Exercise:
Write out the listing below again, precisely as it is given.

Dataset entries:
-*-*-
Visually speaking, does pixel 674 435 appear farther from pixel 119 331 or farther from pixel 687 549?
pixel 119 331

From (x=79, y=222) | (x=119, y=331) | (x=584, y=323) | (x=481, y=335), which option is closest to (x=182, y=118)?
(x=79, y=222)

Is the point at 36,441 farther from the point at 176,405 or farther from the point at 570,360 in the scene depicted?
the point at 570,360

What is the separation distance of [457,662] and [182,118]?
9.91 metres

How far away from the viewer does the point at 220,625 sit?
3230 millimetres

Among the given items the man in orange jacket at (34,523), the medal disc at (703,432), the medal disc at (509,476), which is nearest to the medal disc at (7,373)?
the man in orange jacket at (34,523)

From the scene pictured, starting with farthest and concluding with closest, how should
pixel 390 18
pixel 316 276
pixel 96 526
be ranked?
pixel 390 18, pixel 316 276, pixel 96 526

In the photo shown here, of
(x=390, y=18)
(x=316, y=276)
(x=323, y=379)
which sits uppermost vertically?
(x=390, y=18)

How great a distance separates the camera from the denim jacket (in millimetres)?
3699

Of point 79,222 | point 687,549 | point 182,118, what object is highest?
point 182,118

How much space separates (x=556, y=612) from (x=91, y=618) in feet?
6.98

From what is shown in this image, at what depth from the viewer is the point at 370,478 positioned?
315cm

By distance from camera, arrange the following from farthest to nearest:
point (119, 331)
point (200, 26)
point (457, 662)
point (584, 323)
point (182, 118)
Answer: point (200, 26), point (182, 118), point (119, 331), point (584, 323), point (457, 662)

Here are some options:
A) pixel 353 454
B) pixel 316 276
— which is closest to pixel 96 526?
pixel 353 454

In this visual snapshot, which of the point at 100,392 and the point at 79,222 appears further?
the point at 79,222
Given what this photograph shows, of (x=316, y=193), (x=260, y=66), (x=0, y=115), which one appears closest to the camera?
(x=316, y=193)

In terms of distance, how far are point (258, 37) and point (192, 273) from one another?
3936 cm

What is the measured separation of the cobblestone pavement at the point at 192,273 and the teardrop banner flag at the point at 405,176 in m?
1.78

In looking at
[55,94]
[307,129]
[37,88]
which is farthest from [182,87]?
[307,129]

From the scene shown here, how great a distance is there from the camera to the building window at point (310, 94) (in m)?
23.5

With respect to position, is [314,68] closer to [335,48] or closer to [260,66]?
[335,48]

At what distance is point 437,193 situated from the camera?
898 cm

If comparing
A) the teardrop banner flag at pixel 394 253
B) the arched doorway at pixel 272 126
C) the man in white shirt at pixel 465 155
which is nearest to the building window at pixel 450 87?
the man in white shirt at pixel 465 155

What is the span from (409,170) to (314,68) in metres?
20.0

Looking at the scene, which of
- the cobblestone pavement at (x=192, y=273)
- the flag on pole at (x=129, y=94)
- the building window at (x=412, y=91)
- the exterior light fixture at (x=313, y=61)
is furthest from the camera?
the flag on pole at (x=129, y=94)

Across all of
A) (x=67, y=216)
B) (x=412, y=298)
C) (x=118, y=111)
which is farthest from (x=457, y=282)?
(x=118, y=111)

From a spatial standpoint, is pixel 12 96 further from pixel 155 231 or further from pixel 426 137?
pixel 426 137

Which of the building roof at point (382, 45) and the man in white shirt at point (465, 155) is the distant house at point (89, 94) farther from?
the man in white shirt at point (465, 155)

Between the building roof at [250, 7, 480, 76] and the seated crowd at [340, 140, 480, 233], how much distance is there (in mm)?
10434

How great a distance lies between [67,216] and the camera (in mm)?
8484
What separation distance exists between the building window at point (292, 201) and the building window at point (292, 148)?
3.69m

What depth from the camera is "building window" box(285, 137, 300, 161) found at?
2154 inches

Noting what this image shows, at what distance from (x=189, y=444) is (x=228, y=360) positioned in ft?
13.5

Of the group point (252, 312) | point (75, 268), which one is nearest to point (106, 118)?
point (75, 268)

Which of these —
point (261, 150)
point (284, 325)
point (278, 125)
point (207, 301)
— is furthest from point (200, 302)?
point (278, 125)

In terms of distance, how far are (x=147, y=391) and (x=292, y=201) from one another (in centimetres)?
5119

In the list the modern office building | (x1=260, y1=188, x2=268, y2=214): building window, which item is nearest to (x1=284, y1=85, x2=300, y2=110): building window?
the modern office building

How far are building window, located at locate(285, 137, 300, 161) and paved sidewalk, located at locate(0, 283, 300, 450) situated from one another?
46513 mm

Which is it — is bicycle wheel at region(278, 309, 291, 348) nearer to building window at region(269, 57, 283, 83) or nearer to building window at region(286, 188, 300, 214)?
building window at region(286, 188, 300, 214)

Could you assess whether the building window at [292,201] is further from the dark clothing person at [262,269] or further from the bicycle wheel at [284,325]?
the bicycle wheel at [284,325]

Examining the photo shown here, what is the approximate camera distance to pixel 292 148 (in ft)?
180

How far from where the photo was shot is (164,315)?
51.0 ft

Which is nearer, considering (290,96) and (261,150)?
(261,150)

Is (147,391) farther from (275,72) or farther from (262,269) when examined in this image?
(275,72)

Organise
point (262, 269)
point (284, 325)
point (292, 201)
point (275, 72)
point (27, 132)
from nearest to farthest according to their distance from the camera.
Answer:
-*-*-
Response to the exercise:
Visually speaking, does pixel 674 435 appear farther from pixel 119 331 or farther from pixel 687 549?
pixel 119 331

From (x=79, y=222) | (x=119, y=331) | (x=584, y=323) | (x=481, y=335), which option is closest to (x=182, y=118)?
(x=79, y=222)

Is the point at 36,441 farther from the point at 176,405 or farther from the point at 570,360 in the scene depicted?
the point at 570,360

What is the separation distance of [457,662] and [182,118]?
9.91 metres

How far away from the viewer does the point at 220,625 sit?
3230 millimetres

Among the given items the man in orange jacket at (34,523), the medal disc at (703,432), the medal disc at (509,476), which is nearest to the medal disc at (7,373)?
the man in orange jacket at (34,523)

From the scene pictured, starting with farthest and concluding with closest, how should
pixel 390 18
pixel 316 276
pixel 96 526
be ranked?
pixel 390 18, pixel 316 276, pixel 96 526

In the photo shown here, of
(x=390, y=18)
(x=316, y=276)
(x=323, y=379)
which sits uppermost vertically?
(x=390, y=18)

How great a distance separates the camera from the denim jacket (in millimetres)?
3699

Of point 79,222 | point 687,549 | point 182,118, what object is highest?
point 182,118

How much space separates (x=556, y=612) from (x=91, y=618) in feet?
6.98

From what is shown in this image, at what depth from the viewer is the point at 370,478 positioned?
315cm

By distance from camera, arrange the following from farthest to nearest:
point (119, 331)
point (200, 26)
point (457, 662)
point (584, 323)
point (182, 118)
Answer: point (200, 26), point (182, 118), point (119, 331), point (584, 323), point (457, 662)

Here are some options:
A) pixel 353 454
B) pixel 316 276
— which is closest to pixel 96 526?
pixel 353 454

In this visual snapshot, which of the point at 100,392 and the point at 79,222 appears further?
the point at 79,222
Given what this photograph shows, of (x=316, y=193), (x=260, y=66), (x=0, y=115), which one appears closest to the camera?
(x=316, y=193)

In terms of distance, how far are point (258, 37) and point (192, 273) from one another?
3936 cm

What is the measured separation of the cobblestone pavement at the point at 192,273 and the teardrop banner flag at the point at 405,176 in m?
1.78

In looking at
[55,94]
[307,129]
[37,88]
which is farthest from [182,87]?
[307,129]

From the scene shown here, how great a distance is there from the camera to the building window at point (310, 94) (in m)?
23.5

With respect to position, is [314,68] closer to [335,48] or closer to [260,66]?
[335,48]

At what distance is point 437,193 situated from the camera?
898 cm

If comparing
A) the teardrop banner flag at pixel 394 253
B) the arched doorway at pixel 272 126
C) the man in white shirt at pixel 465 155
which is nearest to the building window at pixel 450 87?
the man in white shirt at pixel 465 155

What is the span from (409,170) to (314,68) in metres?
20.0

Looking at the scene, which of
- the cobblestone pavement at (x=192, y=273)
- the flag on pole at (x=129, y=94)
- the building window at (x=412, y=91)
- the exterior light fixture at (x=313, y=61)
is furthest from the camera?
the flag on pole at (x=129, y=94)

Across all of
A) (x=67, y=216)
B) (x=412, y=298)
C) (x=118, y=111)
which is farthest from (x=457, y=282)?
(x=118, y=111)

From a spatial standpoint, is pixel 12 96 further from pixel 155 231 or further from pixel 426 137?
pixel 426 137

Which of the building roof at point (382, 45) and the man in white shirt at point (465, 155) is the distant house at point (89, 94) farther from?
the man in white shirt at point (465, 155)

Between the building roof at [250, 7, 480, 76] and the seated crowd at [340, 140, 480, 233], how much distance is there (in mm)?
10434

How great a distance lies between [67,216] and the camera (in mm)?
8484
What separation distance exists between the building window at point (292, 201) and the building window at point (292, 148)?
3.69m

What depth from the camera is "building window" box(285, 137, 300, 161) found at?
2154 inches

Noting what this image shows, at what distance from (x=189, y=444) is (x=228, y=360) positioned in ft?
13.5

Of the group point (252, 312) | point (75, 268), which one is nearest to point (106, 118)?
point (75, 268)

Which of these —
point (261, 150)
point (284, 325)
point (278, 125)
point (207, 301)
— is furthest from point (200, 302)?
point (278, 125)

In terms of distance, how far are (x=147, y=391) and (x=292, y=201) from one another (in centimetres)?
5119

In the list the modern office building | (x1=260, y1=188, x2=268, y2=214): building window, which item is nearest to (x1=284, y1=85, x2=300, y2=110): building window?
the modern office building

How far are building window, located at locate(285, 137, 300, 161) and paved sidewalk, located at locate(0, 283, 300, 450) situated from one another?
46513 mm

Which is it — is bicycle wheel at region(278, 309, 291, 348) nearer to building window at region(269, 57, 283, 83) or nearer to building window at region(286, 188, 300, 214)?
building window at region(286, 188, 300, 214)

Could you assess whether the building window at [292,201] is further from the dark clothing person at [262,269] or further from the bicycle wheel at [284,325]?
the bicycle wheel at [284,325]

Examining the photo shown here, what is the approximate camera distance to pixel 292 148 (in ft)?
180

How far from where the photo was shot is (164,315)?
51.0 ft

Which is nearer, considering (290,96) and (261,150)?
(261,150)

Is (147,391) farther from (275,72) or farther from (262,269) when examined in this image?
(275,72)

Organise
point (262, 269)
point (284, 325)
point (292, 201)
point (275, 72)
point (27, 132)
from nearest to farthest according to their distance from the camera.
Answer:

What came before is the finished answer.